Wednesday, December 22, 2004

Writers and sexual harassment

A month ago I wrote about
a sexual harassment suit filed by a writers' assistant who was offended by the raunchy language and behavior of writers for the Friends TV show.

The plaintiff said, 'They would basically sit like teenagers in a locker room, talking about, you know ... Things they wanted to do to the cast and walking around pretending to masturbate and just ridiculous conduct.'
The case is expected to be heard by the California Supreme Court next year.

For some reason ABC News just published a long story (ABC News: Is Crude Language Part of the Creative Process?) about the case. It adds nothing new, but it is worth reading. Perhaps as a result of the publication of that story, the Pittsburgh Tribune-Review has now published a short summary of the case: Hollywood writers watch harassment case.

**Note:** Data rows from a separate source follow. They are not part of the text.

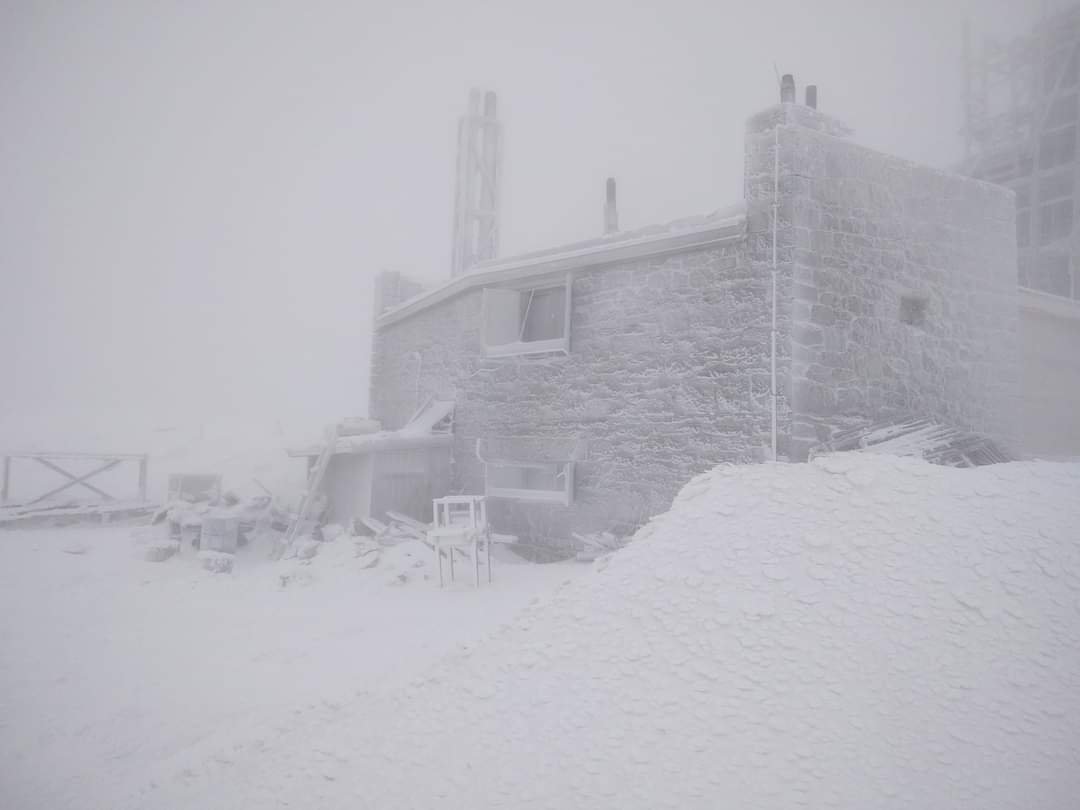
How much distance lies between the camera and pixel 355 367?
149ft

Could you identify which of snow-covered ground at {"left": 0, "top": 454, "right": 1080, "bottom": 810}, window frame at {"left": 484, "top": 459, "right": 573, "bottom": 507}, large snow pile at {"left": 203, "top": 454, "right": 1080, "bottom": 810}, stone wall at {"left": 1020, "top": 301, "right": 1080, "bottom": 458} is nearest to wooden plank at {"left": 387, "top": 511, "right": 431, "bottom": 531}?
window frame at {"left": 484, "top": 459, "right": 573, "bottom": 507}

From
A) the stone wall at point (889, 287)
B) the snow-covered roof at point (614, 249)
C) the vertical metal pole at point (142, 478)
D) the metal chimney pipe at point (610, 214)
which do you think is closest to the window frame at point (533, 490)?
the snow-covered roof at point (614, 249)

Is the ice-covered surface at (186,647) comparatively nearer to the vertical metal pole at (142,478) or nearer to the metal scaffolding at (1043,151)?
the vertical metal pole at (142,478)

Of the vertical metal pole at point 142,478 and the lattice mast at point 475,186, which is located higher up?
the lattice mast at point 475,186

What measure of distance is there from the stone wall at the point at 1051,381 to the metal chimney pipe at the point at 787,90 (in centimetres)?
626

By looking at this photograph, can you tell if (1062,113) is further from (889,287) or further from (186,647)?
(186,647)

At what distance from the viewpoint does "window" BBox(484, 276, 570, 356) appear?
10.8 m

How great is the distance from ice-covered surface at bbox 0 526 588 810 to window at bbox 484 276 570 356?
3.82 m

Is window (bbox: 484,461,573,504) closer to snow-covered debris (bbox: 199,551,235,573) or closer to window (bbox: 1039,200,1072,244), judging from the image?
snow-covered debris (bbox: 199,551,235,573)

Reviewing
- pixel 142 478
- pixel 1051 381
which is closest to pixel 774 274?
pixel 1051 381

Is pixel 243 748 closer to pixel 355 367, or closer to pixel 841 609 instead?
pixel 841 609

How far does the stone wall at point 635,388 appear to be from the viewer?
26.9 feet

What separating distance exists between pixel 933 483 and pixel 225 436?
970 inches

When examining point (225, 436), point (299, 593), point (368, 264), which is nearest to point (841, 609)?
point (299, 593)
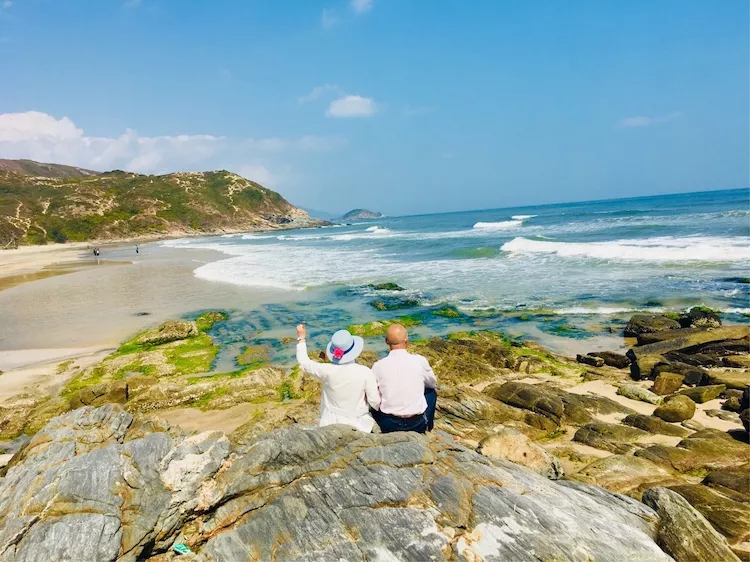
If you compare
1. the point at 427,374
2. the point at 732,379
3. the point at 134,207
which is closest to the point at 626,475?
the point at 427,374

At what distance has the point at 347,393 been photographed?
5.52 m

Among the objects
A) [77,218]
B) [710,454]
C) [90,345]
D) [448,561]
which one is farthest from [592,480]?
[77,218]

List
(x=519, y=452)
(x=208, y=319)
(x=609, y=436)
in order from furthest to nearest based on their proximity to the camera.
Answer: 1. (x=208, y=319)
2. (x=609, y=436)
3. (x=519, y=452)

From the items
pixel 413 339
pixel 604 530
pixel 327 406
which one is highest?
pixel 327 406

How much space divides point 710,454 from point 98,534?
924 centimetres

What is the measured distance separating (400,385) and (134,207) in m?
133

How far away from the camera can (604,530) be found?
429 centimetres

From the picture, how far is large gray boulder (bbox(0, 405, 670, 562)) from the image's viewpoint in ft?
13.4

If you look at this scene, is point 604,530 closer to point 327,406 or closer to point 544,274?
point 327,406

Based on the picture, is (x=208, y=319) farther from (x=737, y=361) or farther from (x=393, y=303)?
(x=737, y=361)

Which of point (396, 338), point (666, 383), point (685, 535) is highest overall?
point (396, 338)

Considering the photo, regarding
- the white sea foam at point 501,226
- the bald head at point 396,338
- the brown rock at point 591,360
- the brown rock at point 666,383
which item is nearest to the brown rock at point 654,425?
the brown rock at point 666,383

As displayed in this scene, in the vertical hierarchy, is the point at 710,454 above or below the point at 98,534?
below

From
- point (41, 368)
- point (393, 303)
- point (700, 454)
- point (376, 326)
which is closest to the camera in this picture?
point (700, 454)
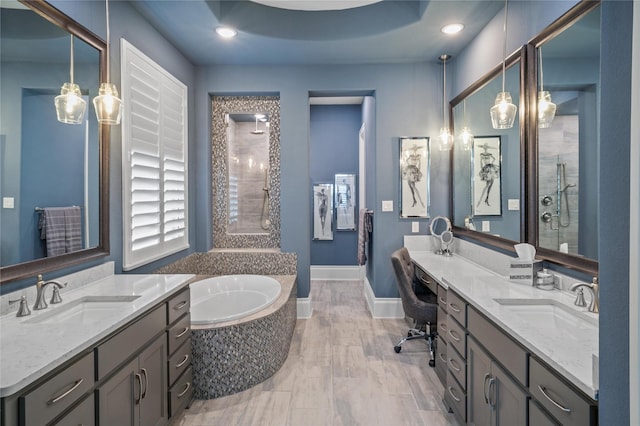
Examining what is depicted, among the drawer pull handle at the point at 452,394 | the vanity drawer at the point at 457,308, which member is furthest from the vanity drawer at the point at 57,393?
the drawer pull handle at the point at 452,394

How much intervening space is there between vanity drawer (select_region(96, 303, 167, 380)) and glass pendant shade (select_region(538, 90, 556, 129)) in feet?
8.58

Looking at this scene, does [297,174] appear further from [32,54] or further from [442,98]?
[32,54]

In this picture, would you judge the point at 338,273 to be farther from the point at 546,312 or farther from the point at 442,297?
the point at 546,312

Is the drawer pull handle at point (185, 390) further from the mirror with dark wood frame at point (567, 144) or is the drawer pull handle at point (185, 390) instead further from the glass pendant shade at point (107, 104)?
the mirror with dark wood frame at point (567, 144)

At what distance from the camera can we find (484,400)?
Answer: 1702mm

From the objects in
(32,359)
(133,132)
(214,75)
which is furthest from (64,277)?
(214,75)

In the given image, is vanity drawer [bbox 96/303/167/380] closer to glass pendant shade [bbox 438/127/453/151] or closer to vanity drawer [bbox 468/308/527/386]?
vanity drawer [bbox 468/308/527/386]

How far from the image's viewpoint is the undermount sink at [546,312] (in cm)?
159

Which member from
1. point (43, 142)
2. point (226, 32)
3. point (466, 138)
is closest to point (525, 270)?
point (466, 138)

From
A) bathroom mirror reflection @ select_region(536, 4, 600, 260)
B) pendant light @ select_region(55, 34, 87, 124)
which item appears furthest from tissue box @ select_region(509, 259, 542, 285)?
pendant light @ select_region(55, 34, 87, 124)

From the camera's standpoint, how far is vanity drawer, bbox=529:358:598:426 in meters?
1.02

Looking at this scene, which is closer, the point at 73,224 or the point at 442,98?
the point at 73,224

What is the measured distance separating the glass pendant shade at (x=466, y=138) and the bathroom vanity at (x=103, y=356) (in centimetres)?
284

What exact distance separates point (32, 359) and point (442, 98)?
13.5 ft
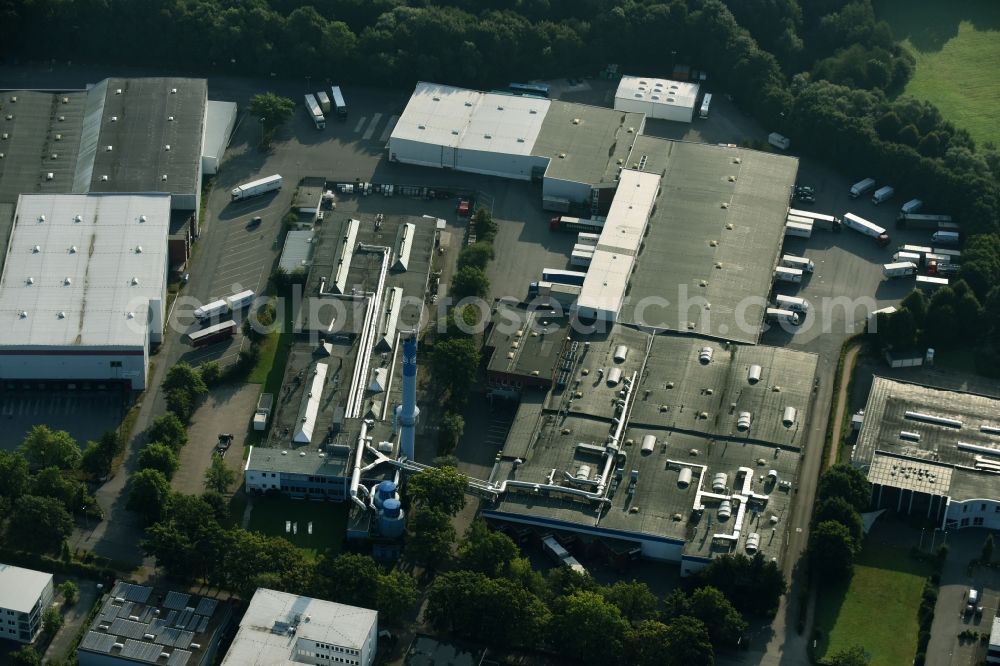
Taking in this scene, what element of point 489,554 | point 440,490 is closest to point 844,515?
point 489,554

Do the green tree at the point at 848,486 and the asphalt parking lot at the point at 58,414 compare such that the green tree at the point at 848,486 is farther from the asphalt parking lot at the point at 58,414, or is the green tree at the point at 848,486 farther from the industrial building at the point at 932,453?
the asphalt parking lot at the point at 58,414

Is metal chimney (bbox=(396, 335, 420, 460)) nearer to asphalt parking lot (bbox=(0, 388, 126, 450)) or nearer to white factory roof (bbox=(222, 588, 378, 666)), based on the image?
white factory roof (bbox=(222, 588, 378, 666))

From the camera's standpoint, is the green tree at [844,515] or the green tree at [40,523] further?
the green tree at [844,515]

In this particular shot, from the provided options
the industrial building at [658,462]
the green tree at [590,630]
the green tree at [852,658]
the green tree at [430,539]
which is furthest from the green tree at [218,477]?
the green tree at [852,658]

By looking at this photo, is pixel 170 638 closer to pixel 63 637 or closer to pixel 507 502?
pixel 63 637

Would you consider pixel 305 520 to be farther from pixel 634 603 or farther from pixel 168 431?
pixel 634 603

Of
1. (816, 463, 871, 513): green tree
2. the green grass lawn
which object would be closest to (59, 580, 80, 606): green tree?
the green grass lawn
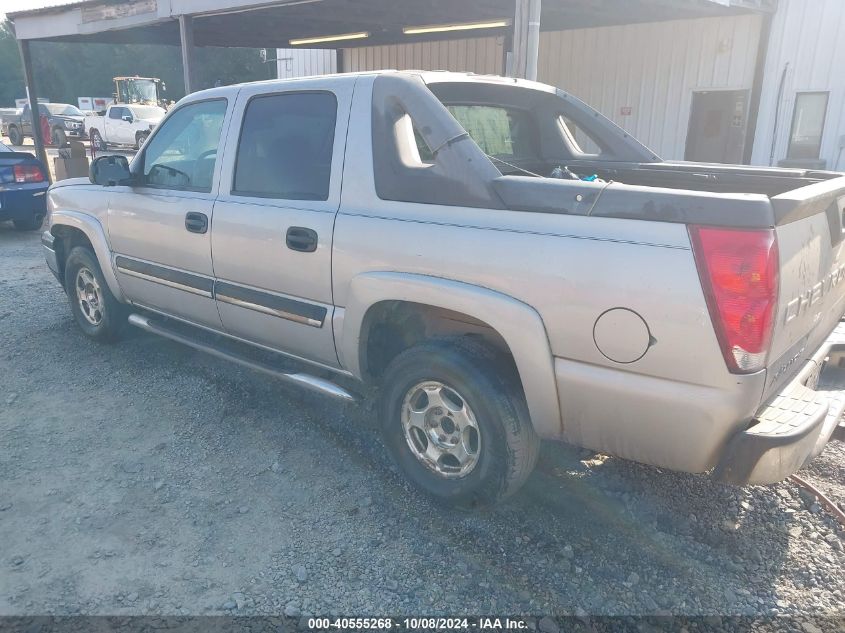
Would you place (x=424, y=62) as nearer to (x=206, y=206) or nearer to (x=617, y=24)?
(x=617, y=24)

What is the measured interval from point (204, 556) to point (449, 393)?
4.15ft

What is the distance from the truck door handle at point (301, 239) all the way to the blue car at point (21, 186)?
7.85 m

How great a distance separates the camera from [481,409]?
2902 mm

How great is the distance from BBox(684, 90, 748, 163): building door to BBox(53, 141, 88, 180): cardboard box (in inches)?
434

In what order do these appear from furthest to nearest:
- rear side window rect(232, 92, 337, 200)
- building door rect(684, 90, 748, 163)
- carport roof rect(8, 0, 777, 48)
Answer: building door rect(684, 90, 748, 163) < carport roof rect(8, 0, 777, 48) < rear side window rect(232, 92, 337, 200)

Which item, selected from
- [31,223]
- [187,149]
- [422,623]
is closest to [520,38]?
[187,149]

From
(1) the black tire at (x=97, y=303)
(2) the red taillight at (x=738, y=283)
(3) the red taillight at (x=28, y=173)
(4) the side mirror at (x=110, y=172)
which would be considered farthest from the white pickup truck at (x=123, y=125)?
(2) the red taillight at (x=738, y=283)

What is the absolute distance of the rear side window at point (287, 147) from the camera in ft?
11.4

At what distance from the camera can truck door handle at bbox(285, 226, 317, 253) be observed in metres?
3.38

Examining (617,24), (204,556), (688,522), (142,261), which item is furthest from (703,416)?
(617,24)

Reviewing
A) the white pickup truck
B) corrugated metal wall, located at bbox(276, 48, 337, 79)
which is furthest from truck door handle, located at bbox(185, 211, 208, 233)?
the white pickup truck

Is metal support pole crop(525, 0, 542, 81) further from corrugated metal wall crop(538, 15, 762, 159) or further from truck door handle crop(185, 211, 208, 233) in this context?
corrugated metal wall crop(538, 15, 762, 159)

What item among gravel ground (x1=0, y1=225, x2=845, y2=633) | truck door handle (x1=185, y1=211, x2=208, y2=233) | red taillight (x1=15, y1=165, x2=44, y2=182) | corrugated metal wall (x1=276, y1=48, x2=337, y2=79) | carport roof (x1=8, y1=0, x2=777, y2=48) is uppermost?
carport roof (x1=8, y1=0, x2=777, y2=48)

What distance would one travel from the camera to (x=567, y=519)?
3.12 metres
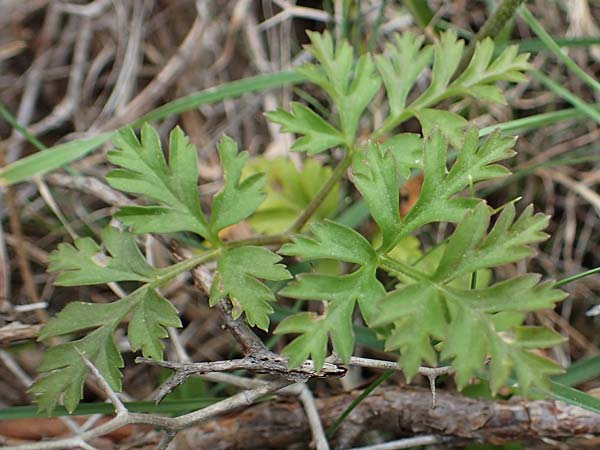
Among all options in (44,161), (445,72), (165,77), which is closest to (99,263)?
(44,161)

Nothing new has actually happened in the case. What I find interesting is that it is news again just because ABC decided to publish a story on it.

I found out about both of these stories because I created an alert on Google. I want to be informed when the case is actually heard by the California Supreme court. To create an alert, look up something in Google's News service. At the bottom of the page, you will be offered the opportunity to create an alert. Or you can go directly to www.google.com/alerts.

The actual story seems to be that the Friends writers were rather juvenile. But would you file a suit saying that the workplace was intolerably offensive if you were an elementary school teacher and your students made toilet jokes?

The original purpose of the sexual harassment laws was to protect mainly women (but men in some cases) from sexual bullies and predators. This case seems to me to be different. The gross sexual language was not directed as the plaintiff.

But what if one were a minority and were working in a work environment in which the other employees regularly used terms based on your ethnicity in a negative way—simply as part of their standard mode of expression?
  • What is one were Jewish and your fellow workers were constantly saying things like, "He Jewed him out of it." meaning that he drove an unfairly hard bargain.
  • Or what if one were black and your fellow workers were constantly using the term nigger as a general term of derision?
That's also at issue here. Apparently some of the writers mimed masturbation as a way of criticizing another writer's ideas. Is that offensive enough to merit a workplace harassment suit? I don't know to what extent one would have a case under those circumstances. I don't know how the workplace speech regulation rules are written.

But offensive as that sort of behavior may be, I'm not enthusiastic about having them written in a way that would allow law suits under those circumstances. Do we really want the government writing rules of etiquette for us?